= Mbuti mythology =

Mbuti (Bambuti) mythology is the mythology of the African Mbuti (also known as Bambuti)

The most important god of the Bambuti pantheon is Khonvoum (also Khonuum, Kmvoum, Chorum), a god of the hunt who wields a bow made from two snakes that together appear to humans as a rainbow. After sunset every day, Khonvoum gathers fragments of the stars and throws them into the Sun to revitalize it for the next day. He occasionally contacts mortals through Gor (a thunder god who is also an elephant) or a chameleon (similar to the divine messenger used by Orish-nla of Yoruba mythology). Khonvoum created mankind from clay. Black people were made from black clay, white people came from white clay, and the Pygmies themselves came from red clay. He also creates the animals that are needed by hunters (Polygenism).

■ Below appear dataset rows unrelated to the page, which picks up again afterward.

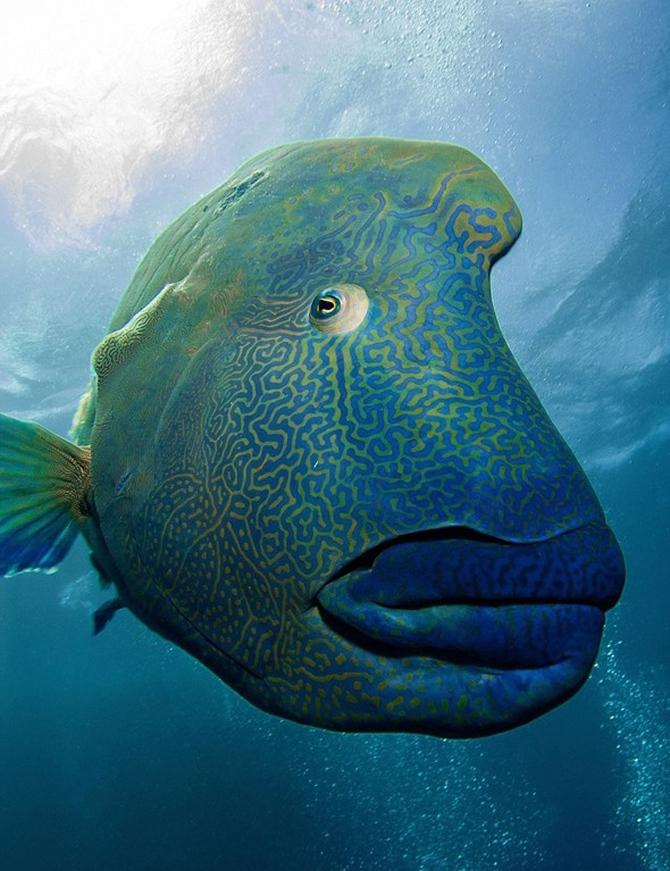 Dalgıç 130 kiloluk balığa yem oldu!.. galerisi resim 6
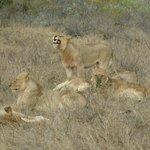 A pride of sleepy lions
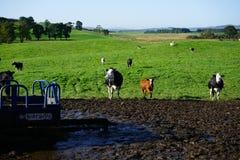 Mucche alla depressione di alimentazione immagini stock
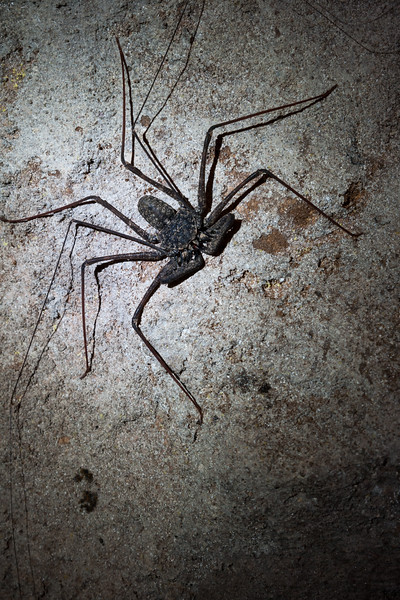 One of the many critters that calls Cueva Clara its home. Hatillo, PR<br /> <br /> PR-070719-0252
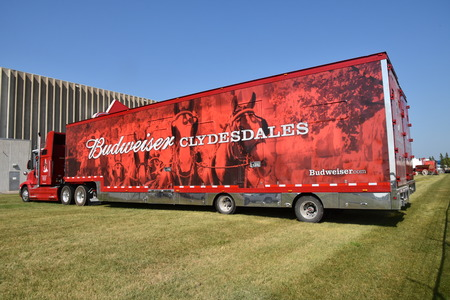 MOORHEAD, MINNESOta, July 20, 2017: Anheuser-Busch sponsored Grower Days honoring farming who grow barley for the malting process which included displaying the semi used for hauling supplies and the Clysdedales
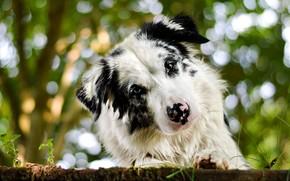 Picture look, face, background, portrait, dog, bokeh, Aussie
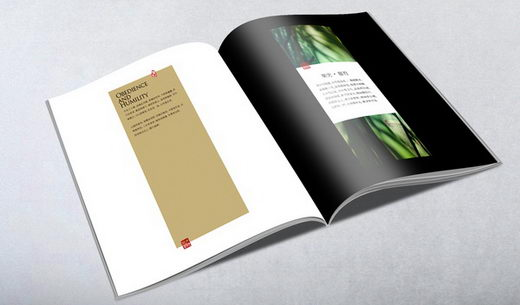 Legend of Chinese Bamboo: Minimal but Elegant Brochure Design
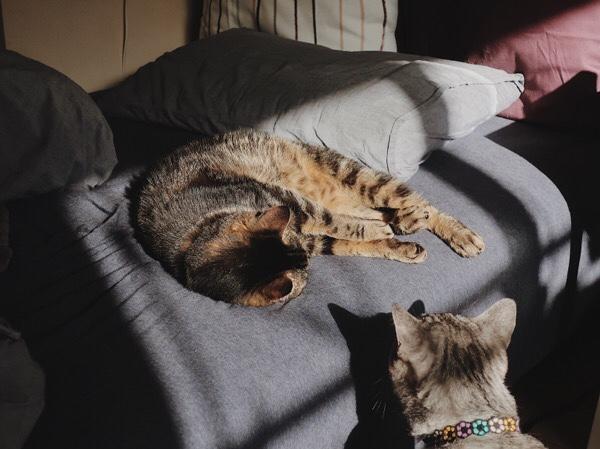 寝ているジーナ(キジトラ猫)にそーっと近付くテト(サバトラ猫)。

Arebati is a lunar deity and Sky Father. In some sources, he was said to have created humanity from clay, instead of Khonvoum.

Tore is a god of the forests who supplies animals to hunters. He is also a thunder god who appears as a storm and hides in rainbows. Most importantly, Tore appears as a leopard in the initiation rites. The first Pygmies stole fire from Tore; he chased them but could not catch them, and when he returned home, his mother had died. As punishment, he decreed that humans would also die, and he thus became the death god.

Negoogunogumbar is a child-eating giant. Obrigwabibikwa is a dwarf who can change himself into a giant reptile.

A Mbuti soul is called a megbe. When a man dies, his son places his mouth over his to draw in part of the megbe. Another part inhabits the man's totem animal. If the son does not inhale the megbe or the totem animal is later killed, the megbe may escape into the forest, where it becomes a semi-visible being called a Lodi and lives forever with others like it.